Problem set:
(1) Answer these questions using the court ruling on condonation:
(a) How does the length of the delay compare with the permitted period?
(b) What is the name of the applicant's former attorney?
(c) In how many paragraphs of the founding affidavit is the explanation for the delay contained?
(2) Resume the court ruling on condonation, writing on from its final sentence.
====== Selected extract
Similarly, strong prospects of success may compensate the inadequate
explanation and long delay.

I am satisfied this this
ratio
in
Academic and Professional Staff Association
properly and
succinctly summarizes all the Court must consider when exercising its
discretion whether or not to grant condonation.
[32]
What
is further clear from the
ratio
in
Academic
and Professional Staff Association
is
that the providing of a proper explanation for any default or delay
is a critical component of any condonation application.
As to
how this explanation must be provided, the
Court
in
Independent
Municipal and Allied Trade Union on behalf of Zungu v SA Local
Government Bargaining Council and Others
[27]
held:

In
explaining the reason for the delay it is necessary for the party
seeking condonation to fully explain the reason for the delay
in
order for the court to be in a proper position to assess whether or
not the explanation is a good one. This in my view requires
an
explanation which covers the full length of the delay. ….

[33]
Applying
all the aforesaid principles, I shall deal firstly with the length of
the delay. As I have already said above, the delay
is excessive. It
is more than four times the permitted period. In the context of
rescission applications, such an excessive delay
strongly works
against the granting of condonation.
[34]
The
next issue to be considered is the explanation for the delay. The
explanation is abysmal. Despite it being required, the entire
period
of the delay was not explained, and in fact most of it is not
explained. Properly considered, the explanation offered in
seeking
condonation is contained in two paragraphs of the founding affidavit,
substantially lacking in any kind of particularity,
which is in
itself unacceptable.
[35]
Considering
the substance what has been provided as an explanation, it is clear
that all the applicant has sought to do was to blame
its former
attorney, Mr Mokobane, for all the failures in this case.  The
explanation of the applicant is that Mokobane was
instructed,
immediately after the applicant became aware of the order against it,
to apply for rescission, but he did nothing about
it. According to
the applicant, it trusted Mokobane as a professional service
provider, and it should thus not be blamed for Mokobane’s

failure. But this kind of explanation has a fundamental flaw. This is
that the applicant chose its attorney, and simply cannot
hide behind
the failure of such attorney. The Court in
Catering
Pleasure and Food Workers Union v National Brands Ltd
[28]
dealt with the following explanation by a litigant:

The
explanation for the delay is that the union's attorneys were lax in
June, July and August 2004. On 8 September 2004, new attorneys
were
appointed …’
The
Court then said the following about this explanation, and when
refusing condonation:
[29]

There
is no proper reason why the referral was out of time, other than the
inaction of the union's attorneys which inaction does
not amount to
an acceptable explanation.’
[36]
But
even worse than seeking to just blame its attorney; the applicant has
made out no case that it had regularly followed up with
Mokobane
about the status of the matter and what steps he had taken. Surely
the applicant should have asked to see some kind of
paperwork. The
approach of the applicant was, crystalized down to its core, one of
once the applicant had conveyed the matter to
its attorney, it could
wash its hands of the matter and just leave it to the attorney to
deal with.  This is a fundamentally
wrong approach, and has been
the subject matter of numerous warnings issued by the Courts. The
principle in this respect has been
articulated
in
Saloojee
and Another NNO v Minister of Community Development
[30]
as follows:

If,
as here, the stage is reached where it must become obvious also to
layman that there is a protracted delay, he cannot sit passively
by,
without so much as directing any reminder or enquiry to his attorney
and expect to be exonerated of all blame; and if, as here,
the
explanation offered to this court is patently insufficient, he cannot
be heard to claim that insufficiency should be overlooked
merely
because he has left the matter entirely in the hands of his attorney.
============
====== Dataset
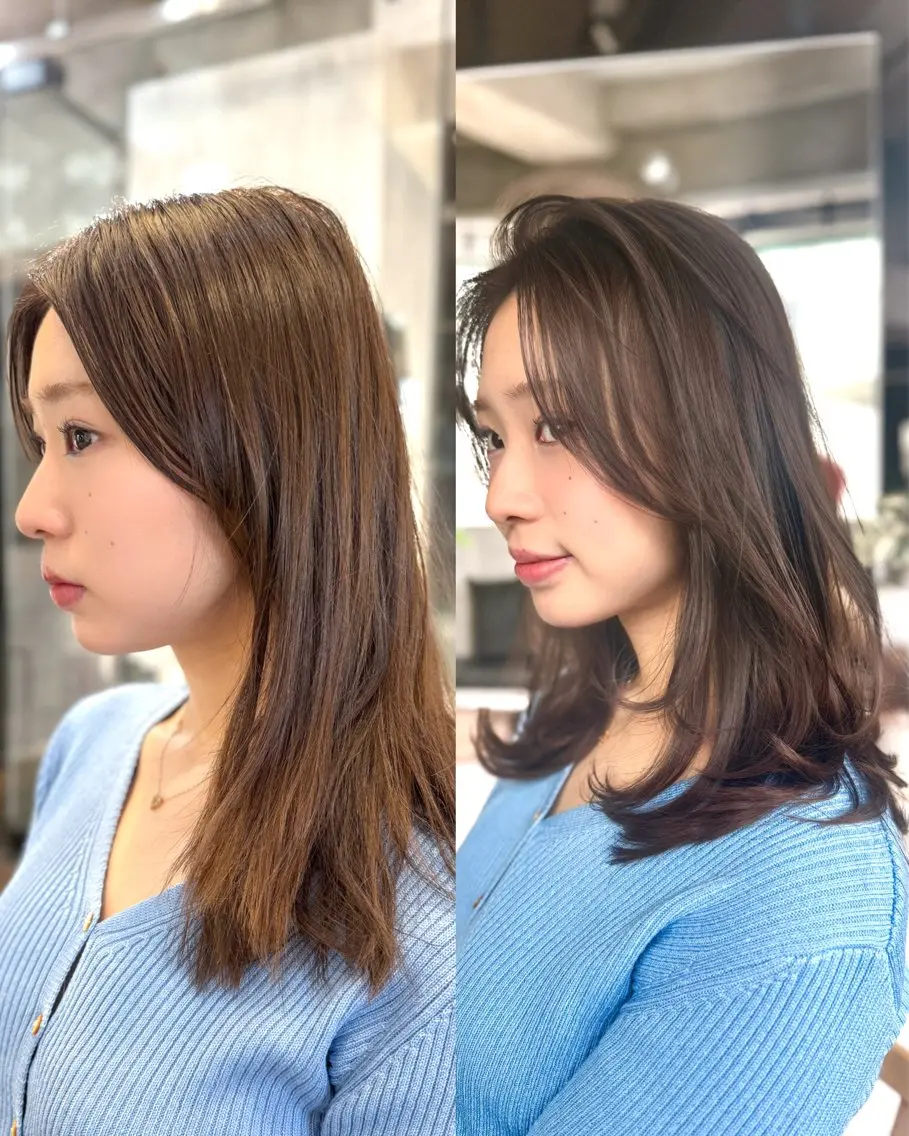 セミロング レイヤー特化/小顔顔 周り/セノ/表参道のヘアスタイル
============
====== Dataset
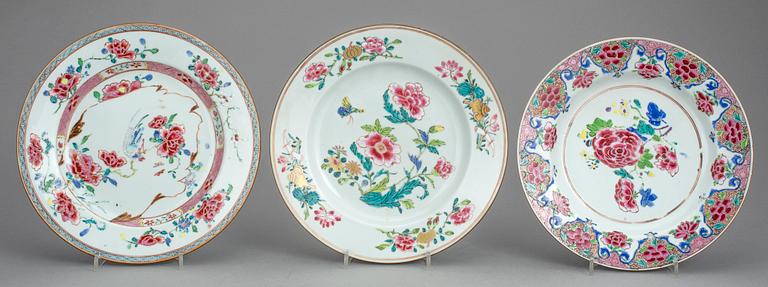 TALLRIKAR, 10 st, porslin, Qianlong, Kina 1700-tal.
============
====== Dataset
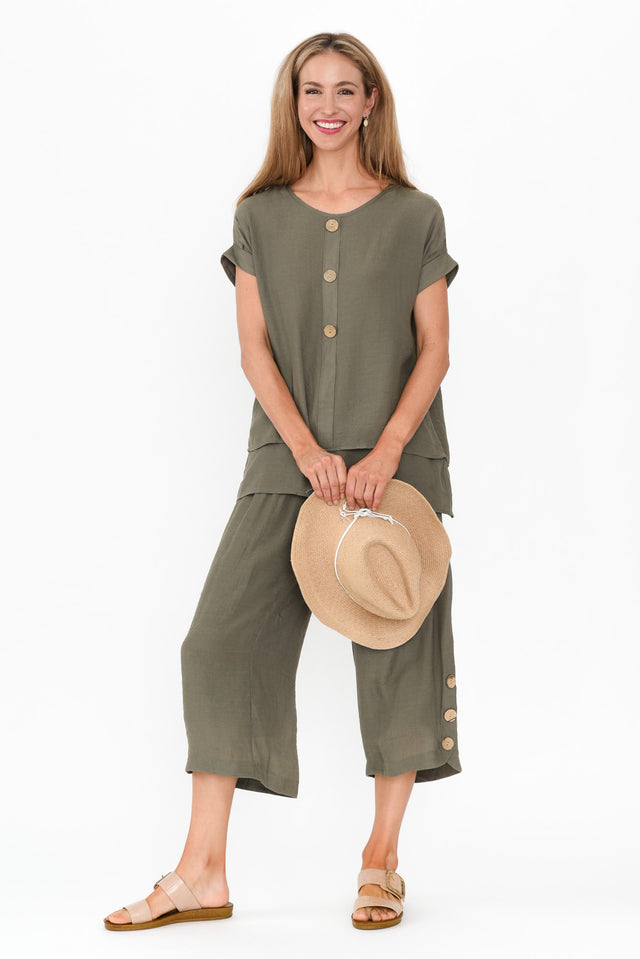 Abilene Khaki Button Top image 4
============
Outputs by task:
(1)
(a) The delay is more than four times the permitted period.
(b) Mr Mokobane.
(c) Two paragraphs.

(2)
If he realises upon the aptitude or remissness of
his own attorney,
he should at least explain that none of it is to be imputed to
himself. That has not been done in this case.’
[37]
Other
than one contact on 19 January 2017, there is no other attempt by the
applicant itself to even communicate with Makobane until
the
beginning of March 2017. Then, and by March 2017, at the very least,
and on its own version, it must have dawned on the applicant
that it
had heard nothing from Mokobane, and there was now a warrant of
execution. The applicant should have then, at least, taken
a detailed
and active interest in this matter. But still, and other than one
e-mail exchange at the beginning of March 2017, nothing
is done until
almost a month later. In the end, therefore, the applicant appears to
have left the matter entirely up to its attorneys,
took no active
interest in the rescission, and never followed up on the prosecution
of any process to set aside the order. This
must be a factor that
heavily counts against the applicant and mitigates in favour of the
dismissal of any condonation application.
[31]
In
Superb
Meat Supplies CC v Maritz
[32]
the Court held as
follows:

....
I also am of the judgement that the appellant through the agency of
its member Schreiber was negligent in not monitoring progress
of its
case from the time of the service of the claim in August 1999 to the
set down for the trial on 12 March 2001, a period of
nearly 18
months. The appellant appointed new attorneys and the file was
available to them and would have indicated what contact
took place
between Majola and Schreiber during that period. The court has not
been informed of any communication and it can be
inferred that the
appellant took no active interest in its own litigation, a further
reason to conclude that it was negligent.
As
I have indicated Trengove AJA held in the De Wet case that
disinterest and failure to keep in touch with an attorney barred
relief. Attorneys cannot be blamed and the appellants - as in this
matter - were the authors of their own problems. The present

respondent has not erred and it would be inequitable to visit him
with the prejudice and inconvenience flowing from such conduct.
…’
These
same considerations equally apply
in casu
.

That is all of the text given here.